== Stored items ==

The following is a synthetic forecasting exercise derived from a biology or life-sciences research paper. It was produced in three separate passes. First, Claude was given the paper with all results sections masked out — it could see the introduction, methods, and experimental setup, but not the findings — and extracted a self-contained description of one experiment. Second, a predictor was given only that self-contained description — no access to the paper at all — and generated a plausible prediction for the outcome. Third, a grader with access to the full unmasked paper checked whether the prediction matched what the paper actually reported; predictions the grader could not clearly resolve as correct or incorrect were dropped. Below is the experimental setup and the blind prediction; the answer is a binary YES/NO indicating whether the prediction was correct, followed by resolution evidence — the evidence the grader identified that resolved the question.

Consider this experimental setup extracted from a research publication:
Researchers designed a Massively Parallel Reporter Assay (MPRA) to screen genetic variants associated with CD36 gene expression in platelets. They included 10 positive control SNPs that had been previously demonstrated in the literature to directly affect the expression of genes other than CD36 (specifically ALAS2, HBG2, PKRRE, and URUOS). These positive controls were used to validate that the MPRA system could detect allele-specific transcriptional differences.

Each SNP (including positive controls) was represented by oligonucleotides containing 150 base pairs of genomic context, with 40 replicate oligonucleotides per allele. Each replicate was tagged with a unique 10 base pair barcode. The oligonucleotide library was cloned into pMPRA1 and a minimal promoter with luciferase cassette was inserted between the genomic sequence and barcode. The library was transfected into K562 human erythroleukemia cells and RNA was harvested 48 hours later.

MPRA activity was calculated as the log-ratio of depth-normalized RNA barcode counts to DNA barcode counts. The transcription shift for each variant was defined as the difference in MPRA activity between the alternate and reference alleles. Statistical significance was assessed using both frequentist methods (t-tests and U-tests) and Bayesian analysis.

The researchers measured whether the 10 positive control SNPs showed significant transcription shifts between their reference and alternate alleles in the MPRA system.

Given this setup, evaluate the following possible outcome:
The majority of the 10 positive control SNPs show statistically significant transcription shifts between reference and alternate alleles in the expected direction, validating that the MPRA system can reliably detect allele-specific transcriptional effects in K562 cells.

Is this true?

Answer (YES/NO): YES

== Task requirements ==
List every line above containing the word "shifts".

== Result of this task ==
The researchers measured whether the 10 positive control SNPs showed significant transcription shifts between their reference and alternate alleles in the MPRA system.
The majority of the 10 positive control SNPs show statistically significant transcription shifts between reference and alternate alleles in the expected direction, validating that the MPRA system can reliably detect allele-specific transcriptional effects in K562 cells.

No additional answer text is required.